Norwesko-chiński mur upada? Solberg: „Poszukujemy nowych możliwości"
Norwegia i Chiny rozwijają wspólne stosunki polityczno-gospodarcze fotolia.com - royalty free
– Sytuacja od 2010 roku była trudna. Ustabilizowanie naszych relacji to rezultat dalekosiężnych i wymagających wysiłku działań dyplomatycznych, które miały odbudować wzajemne zaufanie – powiedział Brende, polityk Prawicy.
Te działania to na przykład ostatni projekt norwesko-chińskiej współpracy w zakresie bezpieczeństwa atomowego, o której szerzej pisaliśmy tutaj.
Gest pojednania opłaca się
– Na podstawie wspólnych zobowiązań przyjmujemy pełną stabilizację naszych stosunków polityczno-gospodarczych z Chinami – powiedziała.
Norweskie MSZ poinformowało dziś rano, że oba kraje podjęły na nowo umowę o wolnym handlu. Rynek zareagował w mgnieniu oka – akcje dużych norweskich spółek przemysłu rybnego od razu poszybowały w górę.
– Ta inicjatywa otwiera nowe możliwości dla naszej gospodarki, którą dotknęło zaniechanie politycznej współpracy z Chinami – stwierdza Solberg.
Storting podzielony
Pojawiły się jednak również krytyczne głosy.
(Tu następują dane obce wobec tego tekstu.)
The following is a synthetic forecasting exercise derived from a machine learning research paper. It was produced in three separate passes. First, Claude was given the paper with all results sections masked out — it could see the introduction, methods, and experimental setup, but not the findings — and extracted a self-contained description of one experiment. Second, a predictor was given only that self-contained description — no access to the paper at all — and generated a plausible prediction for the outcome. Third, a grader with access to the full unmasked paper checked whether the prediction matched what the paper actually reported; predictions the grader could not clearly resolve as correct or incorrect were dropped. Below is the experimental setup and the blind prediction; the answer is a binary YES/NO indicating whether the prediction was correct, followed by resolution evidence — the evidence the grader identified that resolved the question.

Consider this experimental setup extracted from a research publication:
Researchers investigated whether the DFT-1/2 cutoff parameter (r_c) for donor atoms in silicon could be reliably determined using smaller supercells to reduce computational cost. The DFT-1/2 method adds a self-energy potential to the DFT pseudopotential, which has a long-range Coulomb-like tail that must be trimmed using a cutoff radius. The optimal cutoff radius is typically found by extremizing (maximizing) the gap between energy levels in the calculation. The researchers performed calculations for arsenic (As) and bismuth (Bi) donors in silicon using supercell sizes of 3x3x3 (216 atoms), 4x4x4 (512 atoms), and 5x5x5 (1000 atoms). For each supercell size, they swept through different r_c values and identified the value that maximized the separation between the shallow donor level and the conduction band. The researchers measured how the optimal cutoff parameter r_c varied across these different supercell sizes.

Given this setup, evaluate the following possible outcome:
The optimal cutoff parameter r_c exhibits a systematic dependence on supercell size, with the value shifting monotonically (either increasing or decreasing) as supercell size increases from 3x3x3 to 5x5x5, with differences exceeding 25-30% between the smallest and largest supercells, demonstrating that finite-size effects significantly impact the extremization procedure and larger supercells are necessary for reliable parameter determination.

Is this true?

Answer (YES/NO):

Lider Chrześcijańskiej Partii Ludowej (KrF), Knut Arild Hareide, zwrócił uwagę, że rząd w swojej polityce zagranicznej powinien podchodzić z dystansem do kraju, który otwarcie łamie prawa człowieka.
– Norwegia musi się odważyć na krytyczne podejście wobec stosunków, które tego wymagają – powiedział Hareide przy mównicy podczas spotkania w Stortingu.
Tego samego zdania był lider Lewicy (V), Trine Skei Grande.
Poszło o Pokojową Nagrodę Nobla
Liu Xiaobo był jednym z sygnatariuszy Karty 08, w której wraz z innymi intelektualistami domagał się zniesienia systemu jednopartyjnego. Skazano go za to na 11 lat więzienia w 2009 roku, co spotkało się z międzynarodową krytyką.
Niezależny od rządu norweski komitet przyznał Xiaobo Pokojową Nagrodę Nobla rok później. Władze Chin oburzyły się, zarzucając stronie norweskiej lekceważenie chińskiego systemu sprawiedliwości. Odtąd stosunki dyplomatyczne zostały zerwane.